# my live planted viv



## Spikebrit (Oct 23, 2006)

Just spent most of today putting together my new viv for my frogs, remind me to nver to it again lol its soo annying and fiddly trying to make a waterfall from pieces of slate. 

I tried to take pics as i made major steps, just so people coud see how i did it. 

heres the viv with the pump fitted, the boxs of stuff i had acquired to make it (behind the viv)










With sponge mushrooms glued in place.










went on a bit of a mission and put the lining, some soil and some of the stone in before i remebered to take pictures.










After trying to make the end of the waterfall water tight, so it all ends up in the pond rather then everywhere else. You can see a lot of the silcone here but it will be covered up, and i now hate silcone.

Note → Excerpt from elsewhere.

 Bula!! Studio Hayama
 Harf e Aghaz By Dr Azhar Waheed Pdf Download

about another hour later on the waterfall:










another hour on the waterwall, at this point i'd reliesed i had cut the pipe into the wall to high and then had to remove about a 2 inch strip from the background and lower the pipe.










Was happy with the waterfall so thought i'd add some plants, tho it was only a few pieces of ivy and a couple of large air plants.

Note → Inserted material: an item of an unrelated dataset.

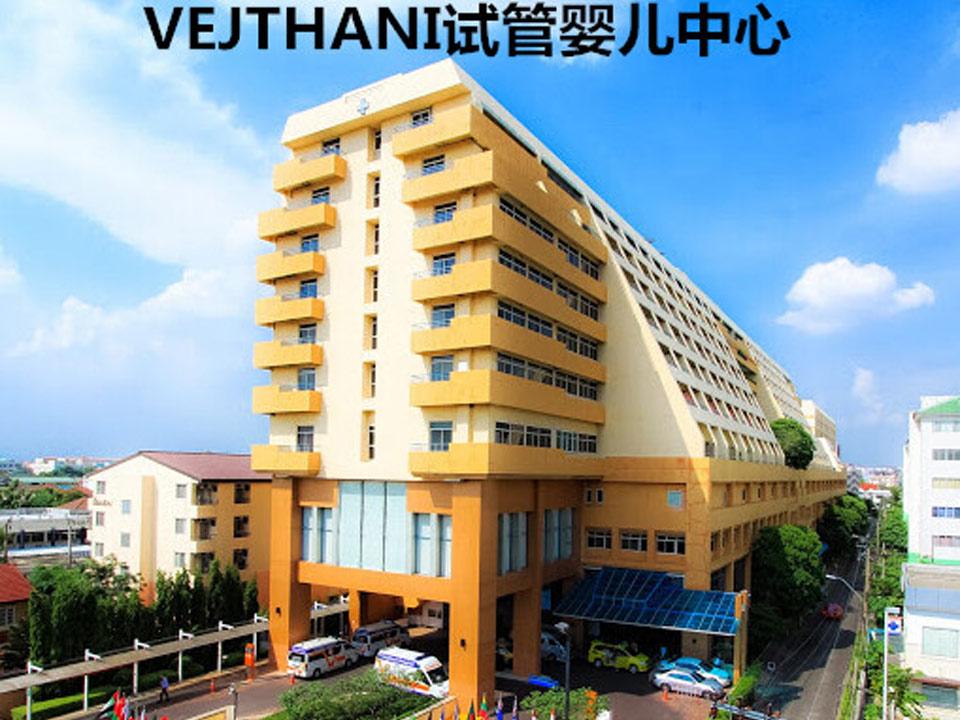 泰国VEJTHANI医院试管婴儿中心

Added the moss and some more soil










after testing the waterfall reliesed there was more leaks and the water didn't do what it was told to do so had to rearage things. silly water.










and the viv now mostly finished










tomorrow im going to have another go at sealing the entire waterfall but cant be arsed any more, and then im also going to try and cover up the exposed silcone. But im really impressed in with what i can do in an afternoon. 

hope you like
Jay


----------



## basky (Dec 11, 2006)

that looks ace :thumb:


----------



## Brat (Oct 7, 2007)

Looks great so far!


----------



## Spikebrit (Oct 23, 2006)

Tho making a waterfall from small piecies of slate im never going to do it again lol, its making me want to throw it through the window.

Jay


----------



## Brat (Oct 7, 2007)

You'll be proud when it's finished I'm sure.
What's the rabbit poo type stuff in the bottom?


----------



## Spikebrit (Oct 23, 2006)

its hydroleyca (spelt wrong i think) but its used to help filtration of the water. there little clay ball things. 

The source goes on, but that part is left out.